- [Instruções das tarefas]:
a - Transcreva do texto sobre as eleições nas grandes cidades tudo o que vai desde "Enquanto isso a" até "urbanos e interior.".
b - Enumere os políticos mencionados pelo nome no texto sobre as eleições nas grandes cidades.
c - Dê continuidade ao texto sobre as eleições nas grandes cidades a partir do ponto em que ele termina.

- [Texto de origem]:
Os rumos eleitorais nas grandes cidades tendem a uma enorme confusão.

A direita encontrando mais dificuldade do que esperava e a esquerda, que contava com a eleição certa de Luciana Genro e Freixo e a reeleição de Haddad, enfrenta dificuldades extra nas suas caminhadas.

Parte do problema e das dificuldades da esquerda vem menos da fantasia de uma unidade mitológica perdida e mais da perda de capilaridade de sua organização no decorrer dos anos 1990,2000 e 2010.

O que isso quer dizer? Quer dizer que dos anos 1990, onde havia núcleos do PT espalhados por praticamente todos os bairros das grandes cidades, até os anos 2010, onde nem o PT manteve o que tinha nem o PSOL avançou sobre os espaços deixados pelo outrora maior partido da esquerda, a organicidade dos partidos de esquerda não só minguou como foi transformada numa mudança metodológica de organização que priorizou a formação de burocracias à formação de contingente militante e politização consciente nas cidades e interior.

Enquanto isso a direita, especialmente a vinculada a grupos evangélicos, construiu sólida expansão nas periferias e cidades do interior via velhos métodos, centros sociais e clientelismos, e novos atores, a participação cada vez mais ativa de religiosos neo pentecostais na política e inserção forte das igrejas na construção de laços de solidariedade comunal nos mais diversos locais dos grandes centros urbanos e interior.

- [Dados fornecidos]:
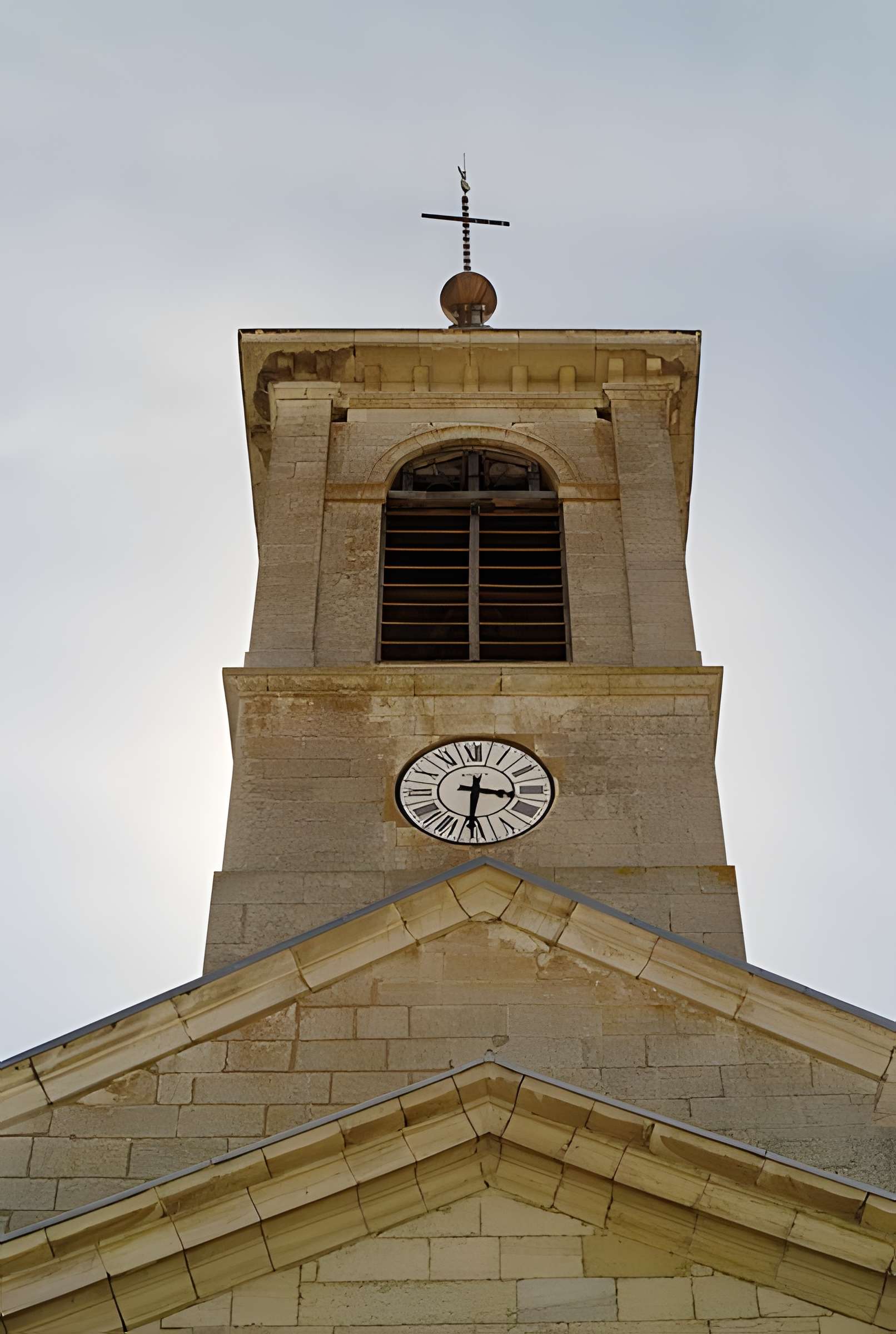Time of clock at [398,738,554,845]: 3:30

- [Resultados por tarefa]:
a -
Enquanto isso a direita, especialmente a vinculada a grupos evangélicos, construiu sólida expansão nas periferias e cidades do interior via velhos métodos, centros sociais e clientelismos, e novos atores, a participação cada vez mais ativa de religiosos neo pentecostais na política e inserção forte das igrejas na construção de laços de solidariedade comunal nos mais diversos locais dos grandes centros urbanos e interior.

b - Luciana Genro, Freixo e Haddad.

c -
Em resumo: A esquerda optou pelo eleitoral a partir do voto de opinião, a direita ampliou seu arco de ação fazendo trabalho de base cotidiano via igrejas e centros sociais e gerou um enorme contingente de gente que não só apoia candidatos de direita,mas os apoia ideologicamente, fazendo parte orgânica, especialmente via igrejas, das forças políticas que os mantém.

Exatamente, gafanhoto! A direita construiu militância capilarizada, enquanto a esquerda focou em manutenção de militância orgânica de classe média e expansão de apoiadores não militantes a partir de laços mais próximos do clientelismo, especialmente via lulismo, que de identificação ideológica.

E o segundo caso muitas vezes muda de lado pelos mesmos laços, e ainda passa a participar de um tipo de organicidade ideológica conservadora.

São vinte anos de transformações na direita e na esquerda, e é óbvio que isso daria em mudança no quadro eleitoral.

Nesse meio tempo outro fenômeno também cresceu nas periferias: Uma esquerda não partidária que não se identificava com a esquerda sucrilhos e combatia a direita evangélica.

Essa galera caiu dentro de uma posição apartidária,mas crítica, quando não anarquista e autonomista.

Muitos dessa esquerda periférica votam, outros não, todos são politizados e buscam um debate politizado a partir do ethos da própria periferia, seja via RAP, seja via organizações como núcleos socialistas (O IFHEP em Campo Grande no Rio é um exemplo), seja via coletivos de educação popular ou assembleias populares das periferias.

Toda essa galera tem posição combativa pela esquerda e critica fortemente o viés elitista da esquerda partidária tradicional.

E ai temos um fenômeno interessante: A direita dialoga com essa esquerda, mesmo sem contar com seu apoio e sabendo disso,mas a esquerda partidária a ataca.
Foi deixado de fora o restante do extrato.